-------- 页面正文

Codeforces Round #371 (Div. 1) C - Sonya and Problem Wihtout a Legend

C - Sonya and Problem Wihtout a Legend

思路：感觉没有做过这种套路题完全不会啊。。 把严格单调递增转换成非严格单调递增，所有可能出现的数字就变成了原数组出现过的数字。

#include<bits/stdc++.h>
#define LL long long
#define fi first
#define se second
#define mk make_pair
#define PII pair<int, int>
#define PLI pair<LL, int>
#define ull unsigned long long
using namespace std;

const int N = 3000 + 7;
const int inf = 0x3f3f3f3f;
const LL INF = 0x3f3f3f3f3f3f3f3f;
const int mod = 1e9 + 7;

LL dp[N][N], a[N], hs[N], tot, n;

int main() {
    memset(dp, INF, sizeof(dp));
    scanf("%d", &n);
    for(int i = 1; i <= n; i++) {
        scanf("%lld", &a[i]);
        a[i] = a[i] - i;
        hs[tot++] = a[i];
    }
    sort(hs, hs + tot);
    tot = unique(hs, hs + tot) - hs;

    for(int j = 0; j < tot; j++) dp[1][j] = abs(a[1] - hs[j]);

    for(int i = 2; i <= n; i++) {
        LL mn = INF;
        for(int j = 0; j < tot; j++) {
            mn = min(mn, dp[i - 1][j]);
            dp[i][j] = min(dp[i][j], mn + abs(a[i] - hs[j]));
        }
    }
    LL ans = INF;
    for(int j = 0; j < tot; j++)
        ans = min(ans, dp[n][j]);
    printf("%lld\n", ans);
    return 0;
}

/*
*/

----------------
-------- 资料区

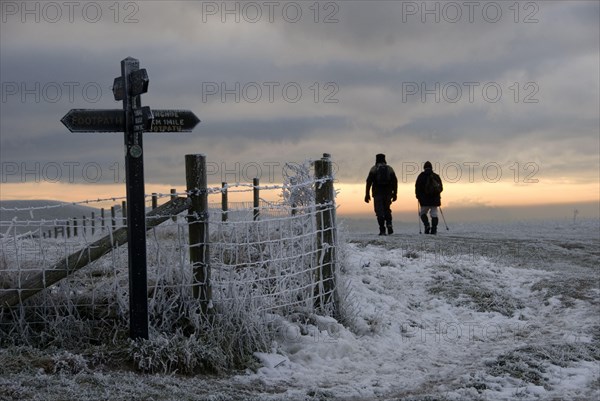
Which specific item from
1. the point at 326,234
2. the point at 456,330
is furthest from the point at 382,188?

----------------

请把这篇 Codeforces 题解中从“Codeforces Round #371”起、到“就变成了原数组出现过的数字。”止的这一段一字不差地抄录下来。

▸ **参考答案**:
Codeforces Round #371 (Div. 1) C - Sonya and Problem Wihtout a Legend

C - Sonya and Problem Wihtout a Legend

思路：感觉没有做过这种套路题完全不会啊。。 把严格单调递增转换成非严格单调递增，所有可能出现的数字就变成了原数组出现过的数字。